Page extract:
━━━━━━━━
LAPDOG   BITES   BULLDOG (18) by Perkin Warbeck



The ‘New Normal’ is one of the great new chestnuts of the age.

It features centrally in  a game of verbal conkers played by prolix motor-mouths of all genders  in broadcasting studios.  In which seasoned stringers  try to destroy the opposing other’s conker, while confiscating all  the vanquished’s previous wins in the process. Actually, that ought to read ‘played at’. As more and more  the prolixati are all playing on the same team and aiming at the same target.

As a casual  listen to  RTE or Today fm or Newstalk fm south of the Black Sow’s Dyke will verify. Or a random look at the interchangeable  Anglo-American likes of  RTE, Sky, BBC and CNN will calcify. These six nation stations are all cantamount to each other.

Tá na hadharca ar na ba agus an dath ar na cnoic abhus gach pioc chomh gairid leis na hadharca ar na ba agus chomh glas leis na cnoic thall.

In a recent edish of The Prim Time Show on RTE, hostessed by the, yes, primmest host with the most, Msh. Mimsy O’Call Again, one could have been watching any of the above Wee Six Stations.

For it pitted, on the studio side of the show that most studious of pit-bull terriers, in his familiar disguise, goys,  of (gulp) The Linguistic Lapdog with a Laptop. On this occasion he was  let loose on the longest of leashes on one, two, three bulldogs on Big Screens from the Mainland.

One of whom was a goaded and almost fully-clothed Sammy Wilson, pullovered from his cross-channel kennel. The anti-ankle Lapdog with attitude was allowed such latitude by an adoring host with, yes, no ess,  in her familiar outfit of fawn and flattery eye-lashes  that in no time on Prim Time.
━━━━━━━━
Work instruction:
Resume the satirical column on the "New Normal" and broadcast studio debate, writing on from its last sentence.

Collected data:
━━━━━━━━
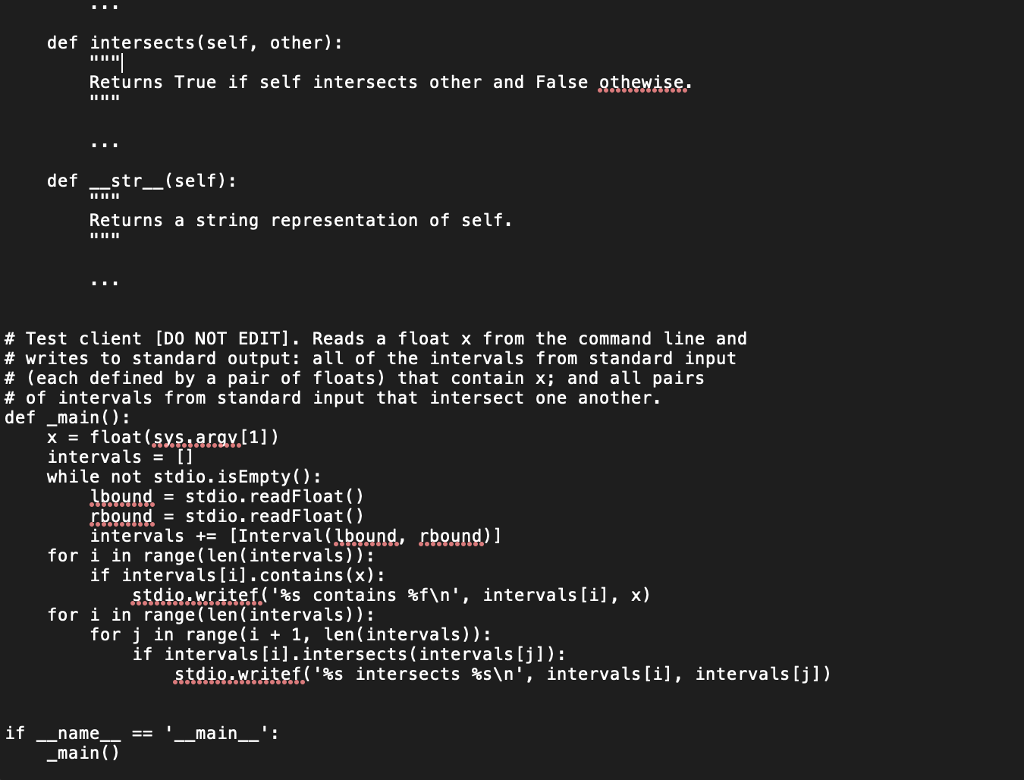 ...

    def intersects(self, other):
        """
        Returns True if self intersects other and False othewise.
        """

        ...

    def __str__(self):
        """
        Returns a string representation of self.
        """

        ...

# Test client [DO NOT EDIT]. Reads a float x from the command line and
# writes to standard output: all of the intervals from standard input
# (each defined by a pair of floats) that contain x; and all pairs
# of intervals from standard input that intersect one another.
def _main():
    x = float(sys.argv[1])
    intervals = []
    while not stdio.isEmpty():
        lbound = stdio.readFloat()
        rbound = stdio.readFloat()
        intervals += [Interval(lbound, rbound)]
    for i in range(len(intervals)):
        if intervals[i].contains(x):
            stdio.writef('%s contains %f\n', intervals[i], x)
    for i in range(len(intervals)):
        for j in range(i + 1, len(intervals)):
            if intervals[i].intersects(intervals[j]):
                stdio.writef('%s intersects %s\n', intervals[i], intervals[j])

if __name__ == '__main__':
    _main()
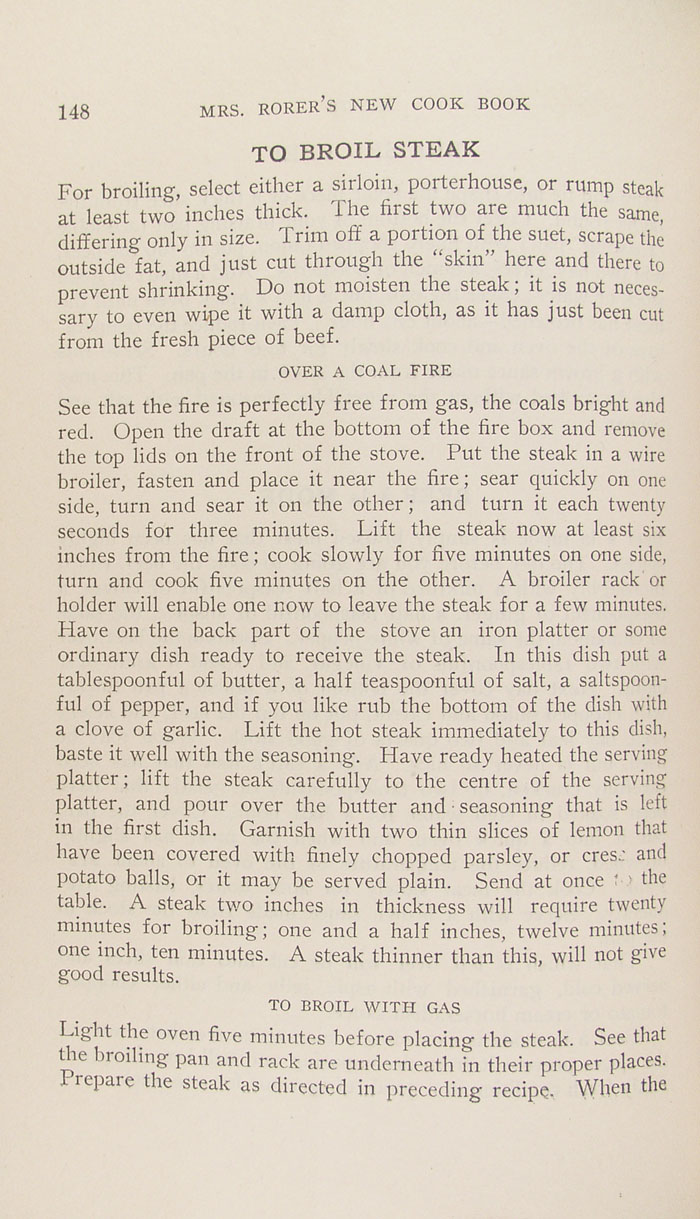 148 MRS. RORER'S NEW COOK BOOK

TO BROIL STEAK

For broiling, select either a sirloin, porterhouse, or rump steak at least two inches thick. The first two are much the same, differing only in size. Trim off a portion of the suet, scrape the outside fat, and just cut through the "skin" here and there to prevent shrinking. Do not moisten the steak; it is not necessary to even wipe it with a damp cloth, as it has just been cut from the fresh piece of beef.

OVER A COAL FIRE

See that the fire is perfectly free from gas, the coals bright and red. Open the draft at the bottom of the fire box and remove the top lids on the front of the stove. Put the steak in a wire broiler, fasten and place it near the fire; sear quickly on one side, turn and sear it on the other; and turn it each twenty seconds for three minutes. Lift the steak now at least six inches from the fire; cook slowly for five minutes on one side, turn and cook five minutes on the other. A broiler rack or holder will enable one now to leave the steak for a few minutes. Have on the back part of the stove an iron platter or some ordinary dish ready to receive the steak. In this dish put a tablespoonful of butter, a half teaspoonful of salt, a saltspoonful of pepper, and if you like rub the bottom of the dish with a clove of garlic. Lift the hot steak immediately to this dish, baste it well with the seasoning. Have ready heated the serving platter; lift the steak carefully to the centre of the serving platter, and pour over the butter and seasoning that is left in the first dish. Garnish with two thin slices of lemon that have been covered with finely chopped parsley, or cress and potato balls, or it may be served plain. Send at once to the table. A steak two inches in thickness will require twenty minutes for broiling; one and a half inches, twelve minutes; one inch, ten minutes. A steak thinner than this, will not give good results.

TO BROIL WITH GAS

Light the oven five minutes before placing the steak. See that the broiling pan and rack are underneath in their proper places. Prepare the steak as directed in preceding recipe. When the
━━━━━━━━
Exercise answer:
After his usual helping of yelping  The Lapdog’s inner whelp  decided it was time for a skelp to be taken, and so  snapped at the Billyboy  bulldog  by his stylish Wee Sox of the Argyll variety. This was, gan dabht dá laghad,  the most humiliating of lowdown body slams which Sammy Double U has had to endure on live TV since, well, since he was Sacha-punched be a seemingly pally Ali G.

All that was lacking on this occasion was the  wit, restraint,  humour and sophisticated elegance of  which the raboid Lapdog is, alas, sadly and utterly  devoid.

So bad was this mortifying madrafication of  an invited guest/ aoi on RTE  that  wannabe hack-historians would surely have compared it, if they weren’t so busy being made-and-miked-up,  to a legendary canine siegfried line.  To wit, to hoo, the disgraceful Céad Míle Baltification meted out to a blindsided Cúchullain. Cú, being Leprechaun for ……..?


-Sound as a bell, Gregser. GRMA.

So sad indeed was the madrafication of the completely bashful and incompletely  moustacheful Sammy that he, the mere guest,  was compelled to play the best TV host (sans the handsout) in the biz and plead in the classic papal pose, on bended k.  with the  whizpup aka the Lapdog of Lapland  to please curb his ‘ignorance’.  And to please  stop erupting in disruptions with his Poundshop of soundbytes .

Oh, what a telling off was there.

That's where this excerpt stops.